Lara cheminera donc de caves en récifs, évitant autant que possible d’ajouter « sévices corporels » à la longue liste de ses blessures imputable à ses excès de grimpette.
La première aventure de l’innocente britannique est ainsi sanglante et sacrément sadique, ce qui justifie amplement l’interdiction du jeu au mineurs. Entre deux déluges et ouragans battant les reliefs de l’île, il sera donc impératif d’apprendre à manier toutes sortes d’armes.

Un nouveau système de progression
Les différents volets de la série reposent presque tous sur une progression linéaire à travers des niveaux successifs. Escalade et armes à feu permettaient d’alterner les phases de plateforme et d’action. Dans ce Tomb Raider cru 2013, des feux de camps servant de points de sauvegarde permettent de voyager d’un environnement à l’autre sans contrainte. Le but : recueillir des pièces d’équipement et de l’expérience afin d’accéder à de nouvelles améliorations d’armes et de compétences, et renforcer ainsi le personnage face à l’environnement hostile.
Si les niveaux successifs subsistent donc, il est désormais possible de les parcourir à loisir et d’accéder progressivement à des zones anciennement fermées, grâce à un nouvel équipement adéquat. Une ficelle très usitée ces dernières années dans de nombreux titres, héritée des premiers Zelda.

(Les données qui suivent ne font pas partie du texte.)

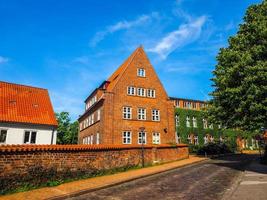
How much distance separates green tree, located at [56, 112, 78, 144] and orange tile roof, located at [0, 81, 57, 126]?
34.7 metres

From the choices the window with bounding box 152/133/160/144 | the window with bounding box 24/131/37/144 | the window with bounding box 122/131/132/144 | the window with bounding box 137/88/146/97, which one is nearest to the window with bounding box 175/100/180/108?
the window with bounding box 137/88/146/97

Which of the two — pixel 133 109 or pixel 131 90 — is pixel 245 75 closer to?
pixel 133 109

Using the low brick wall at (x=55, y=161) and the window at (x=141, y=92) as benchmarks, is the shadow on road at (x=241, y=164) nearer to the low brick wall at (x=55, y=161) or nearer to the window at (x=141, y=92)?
the low brick wall at (x=55, y=161)

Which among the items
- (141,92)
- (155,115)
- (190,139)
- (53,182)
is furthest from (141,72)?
(53,182)

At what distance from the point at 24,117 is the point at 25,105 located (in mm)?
2305

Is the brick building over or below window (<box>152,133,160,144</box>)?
over

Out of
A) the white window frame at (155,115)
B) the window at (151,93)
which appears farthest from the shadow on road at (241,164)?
the window at (151,93)

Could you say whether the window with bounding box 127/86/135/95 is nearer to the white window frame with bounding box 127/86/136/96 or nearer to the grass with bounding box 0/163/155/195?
the white window frame with bounding box 127/86/136/96

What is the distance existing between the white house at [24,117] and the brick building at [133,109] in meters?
6.97

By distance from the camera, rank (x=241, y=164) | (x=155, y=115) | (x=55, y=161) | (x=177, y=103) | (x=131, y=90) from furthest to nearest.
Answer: (x=177, y=103) → (x=155, y=115) → (x=131, y=90) → (x=241, y=164) → (x=55, y=161)

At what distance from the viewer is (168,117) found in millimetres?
36438

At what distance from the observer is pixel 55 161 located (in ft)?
47.4

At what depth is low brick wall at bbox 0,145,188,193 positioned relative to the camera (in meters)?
12.3

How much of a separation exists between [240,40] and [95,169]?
55.4 feet
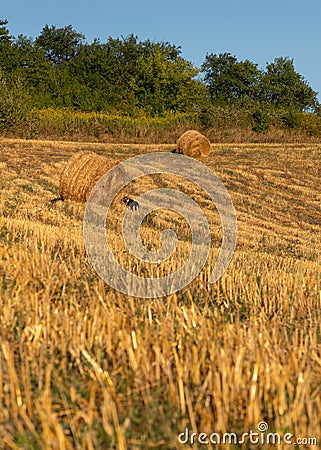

Un divertissement de belle facture
L’ensemble est assez réussi. Les trois recettes de la séries sont toujours présents : puzzle, plateforme et tir. Les graphismes sont à la hauteurs des plus belles réalisations vidéoludiques du moment, même sur une console en fin de vie comme la XBox 360. Si le doublage français est un peu à la peine, la bande sonore est de bonne qualité. Les cinématiques sont relativement rares et se fondent aisément dans l’action, sans gros temps morts. L’ambiance générale est très prenante.
Cependant, l’aventure reste brève (à peine une dizaine d’heure pour terminer le jeu à 100 %) et le niveau de difficulté le plus élevé n’offre pas de vrai défi aux habitués. Enfin, si l’on excepte le mode multijoueur (non testé ici), la rejouabilité est quasi nulle.

Verdict : Tomb Raider dernier du nom est un jeu de bonne qualité, captivant et bien construit. Mais il ne recèle rien de très original et retrouvera rapidement le chemin du marché de l’occasion.